Students start with soft skills, like team formation. (“I call it marriage counseling,” LaBelle said.) How will they work together? What roles will they play? Who does things at the last minute? Who is prepared ahead of time?

Teams begin by playing games and looking for specifications. “It doesn’t matter what product you have,” LaBelle said. “All products out there have specifications.”

Everyone back to the ancient Egyptians has played board games, so that end wasn’t a stretch for students. Bioengineering has design controls — what the rest of the world calls standards. For example, in board games, playing card size is standardized. Medical design has patents. Board games have copyrights.

“A lot of the processes are really the same,” LaBelle said. “A 3-D printer, a laser cutter, injection molder — tools of the trade in medical-device design — is also used in the gaming world. It’s so synergistic it’s hard not to see it’s so relevant, but zombies on the cover take your attention away from the fact it’s not a pacemaker.”
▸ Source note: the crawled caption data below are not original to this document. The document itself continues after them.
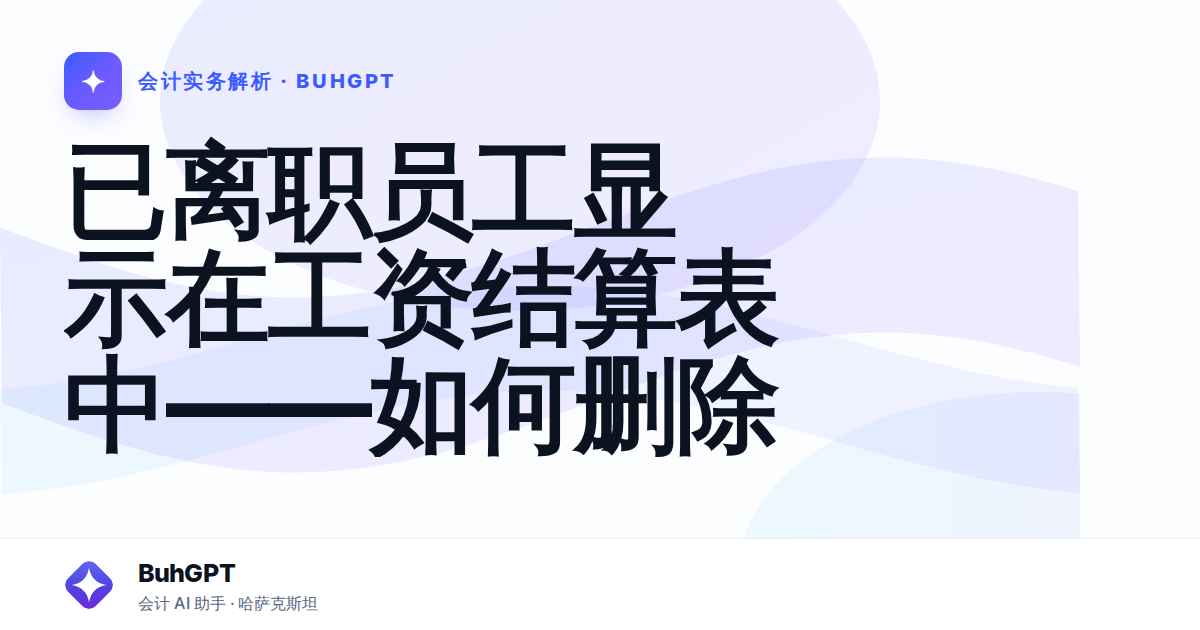 已离职员工显示在工资结算表中——如何删除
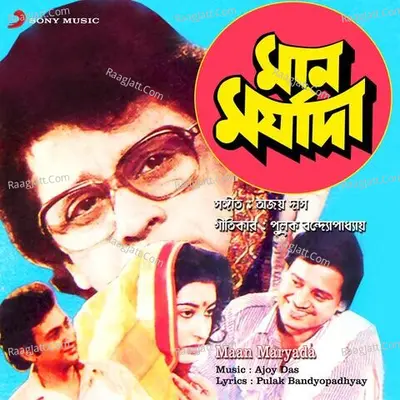 Maan Maryada (Original Motion Picture Soundtrack) - Ajoy Das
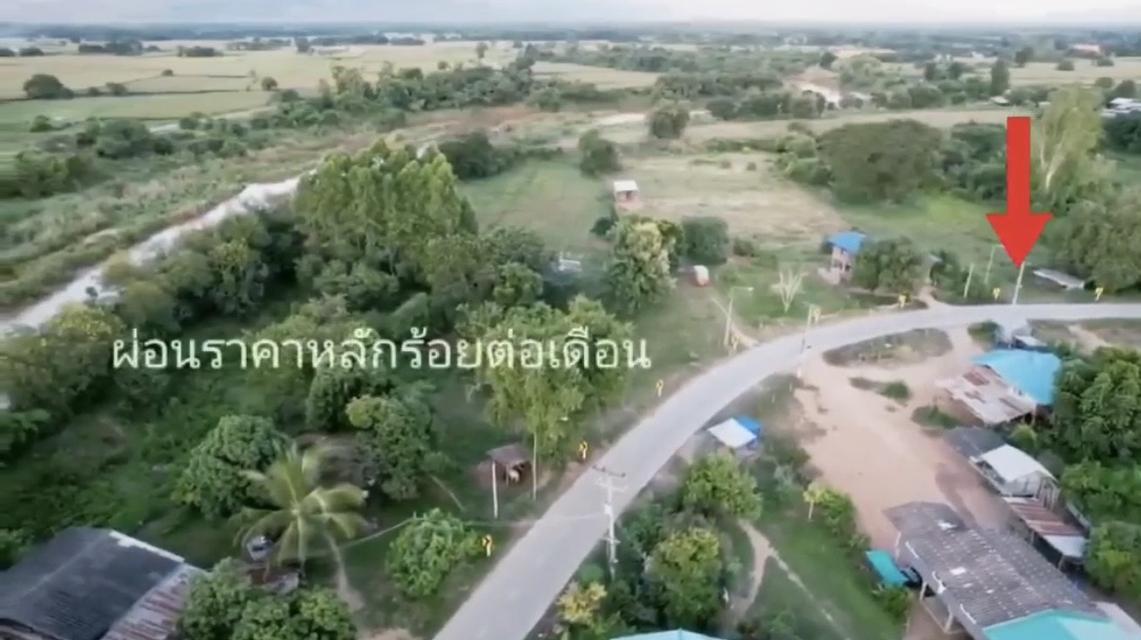 ที่ดิน สามเงา จ ตาก ผ่อนได้ 900x48 งวด 14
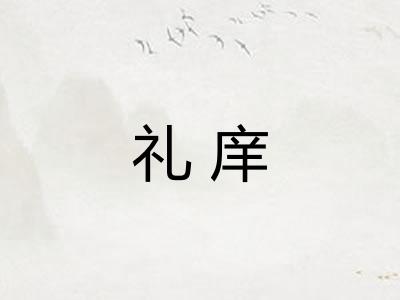 礼庠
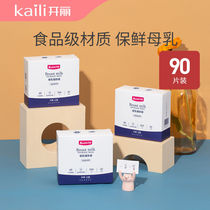 Kai Li breast milk storage bag fresh-keeping bag milk 200ml capacity freezer bag storage bag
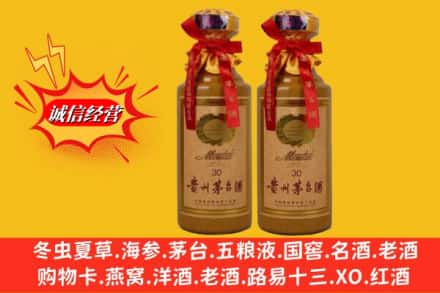 道外区回收30年茅台酒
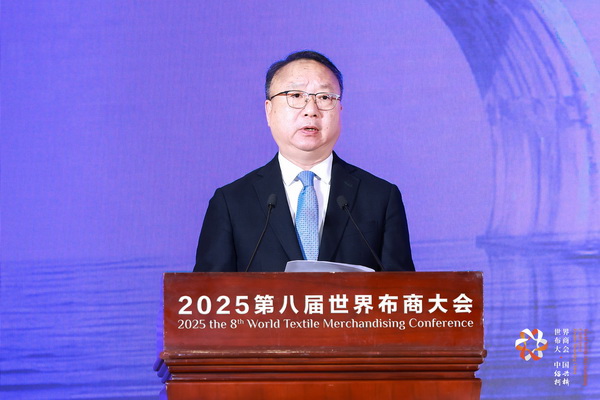 全球紡織競合議題引關注！第八屆世界布商大會新聞發(fā)布會在京舉行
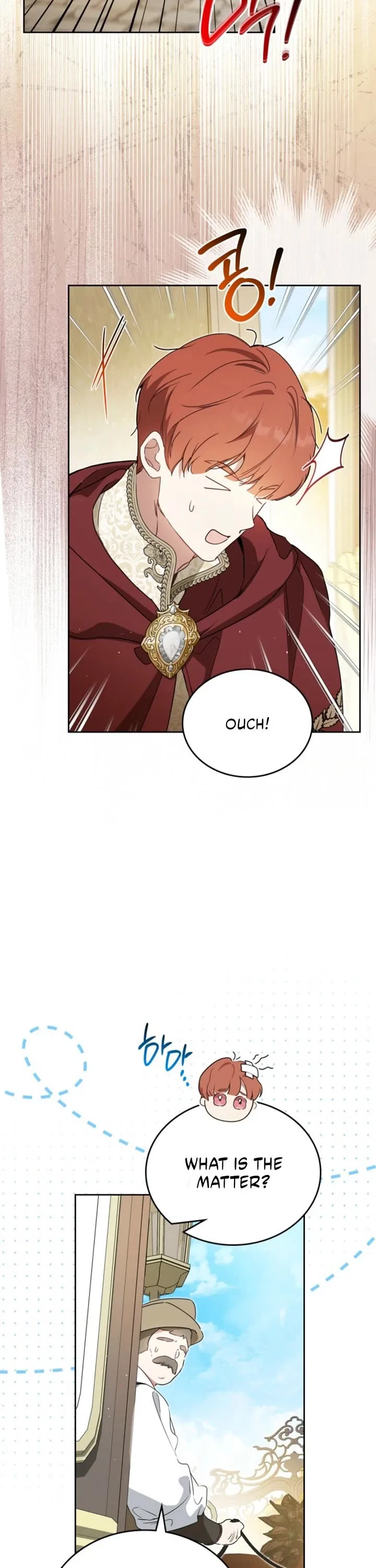 I’ll Be The Matriarch In This Life Chapter 216 – Page 33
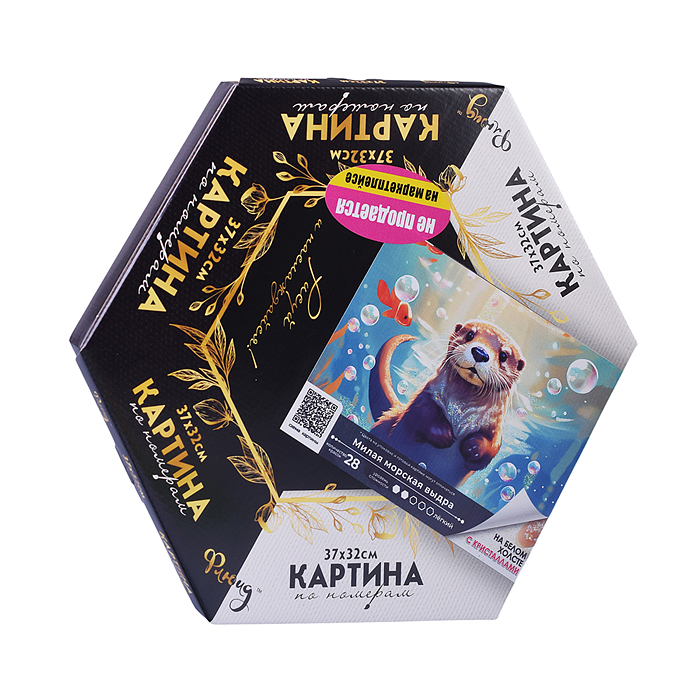 Картина по номерам 37х32 "Милая морская выдра" с кристаллами из хрусталя Гексагон (28 цветов)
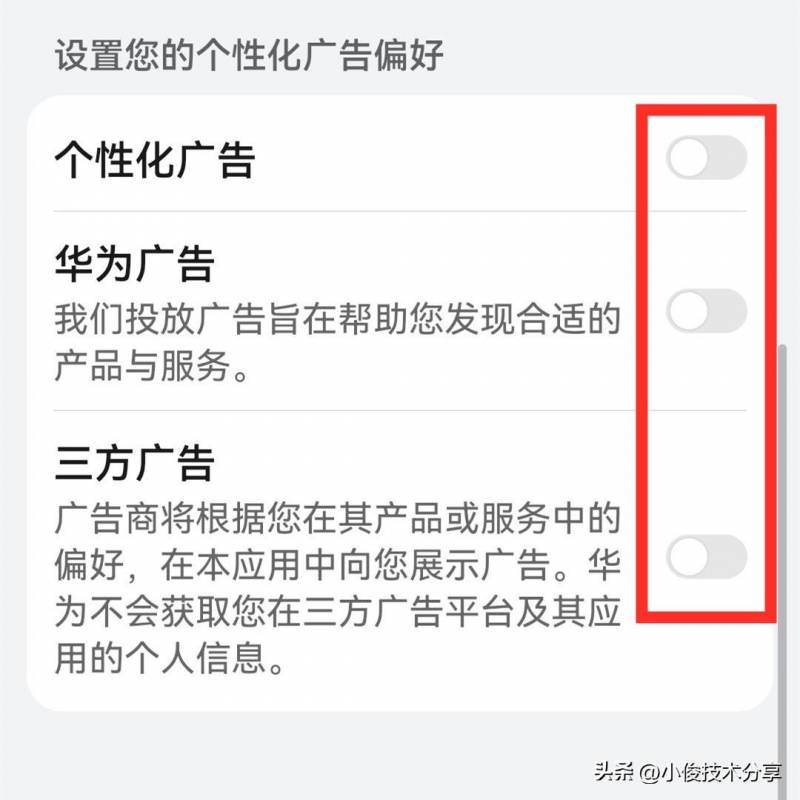 手机不停跳出清理广告怎样办？详解4大招术，轻松摆脱广告困扰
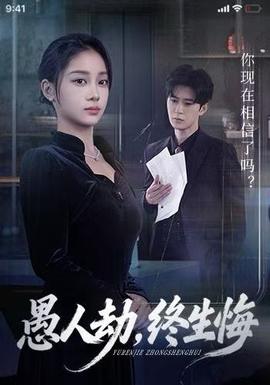 愚人劫，終生悔(全集)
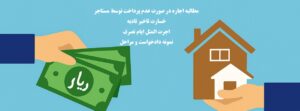 نحوه مطالبه اجاره بهای معوقه مستاجر چگونه است؟
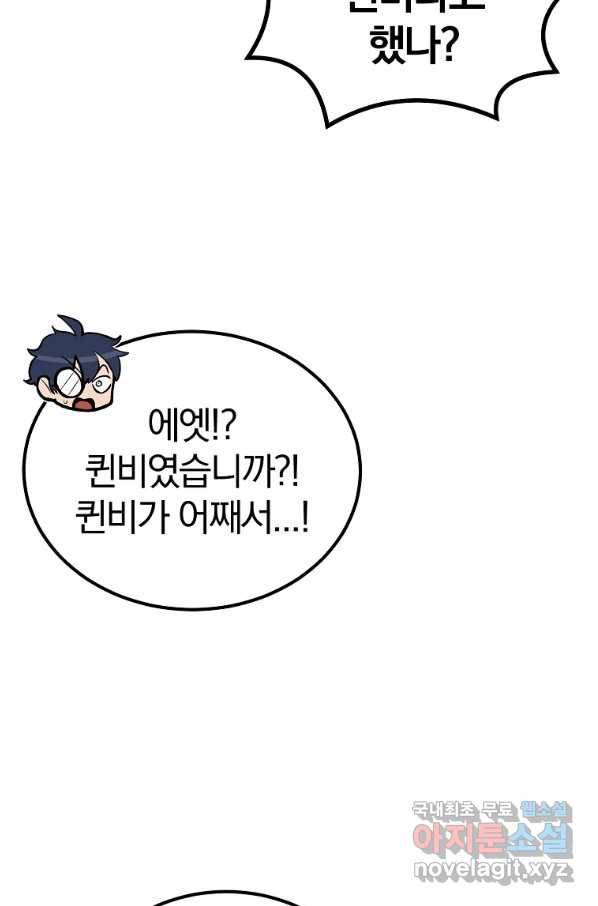 올드뉴비 김춘식 54화 16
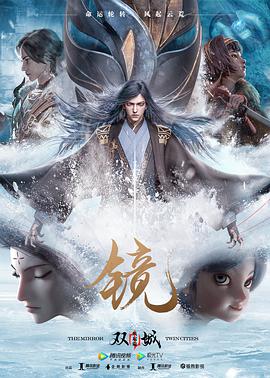 [爱情/奇幻] 镜·双城 风起篇  [糖醋里脊/陈则霖][蓝光/高清1080p/4K下载]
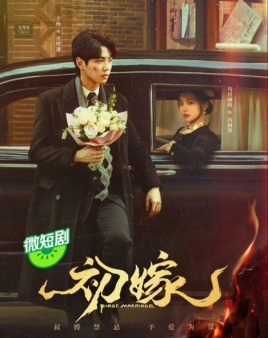 초가 : 첫 결혼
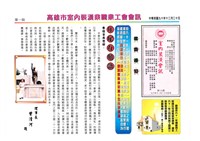 《室內裝潢會訊》第十九期藏品圖，第1張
Most of the games involve zombies because of popularity (LaBelle cited “The Walking Dead” episode that 16 million people watched, crushing a football broadcast on the same night, which drew an audience of 13 million). Last semester’s Onslaught game challenged opponents to see who could rid the world of zombies and save humanity by buying first-aid kits and ammunition.

Sun Devil Survivor: BME Edition (no less terrifying) took various paths through the Tempe campus from the first day as a freshman through graduation.

Students develop the game, put together all the content, sculpt it, laser-cut it and produce what are incredibly professional-looking board games.

“They do a good job,” LaBelle said. “I call them really ugly final products or really good-looking betas.”

At the final, game producers, developers and creators show up to evaluate the games, along with reps from medical outfits like Mayo, Banner, W.L. Gore and Medtronic. Teams present their game ideas, with a five-minute pitch, to a panel of judges.

Remy Turner was one of the judges at the final. Turner is commercial programs manager at BioAccel, a non-profit organization that assists entrepreneurs with funding and business expertise to develop early-stage life science technologies. He explained why he turned out to judge the finals.

“We are working to improve the quality of engineers that come out of sources here in Arizona,” Turner said. “We give back to the educational community and offer our input in terms of projects. We work with Jeff’s class as an example of that.”

Turner thought the games were “pretty good,” almost all of them identifying a unique niche to target in terms of customers.

“All of the designs were applicable in terms of what the customer segments need,” he said. “One of the things that we try to pull in is a broader perspective on product design. I think they did a good job in trying to address customers' needs.”

LaBelle said he gets judges from across the spectrum to judge final products.

“Someone may come in as an engineer — we had one from IBM — who loves to play games,” he said. “They looked at it from an engineering standpoint — how well is it put together? — but then they looked at from a gaming standpoint: Is it fun?”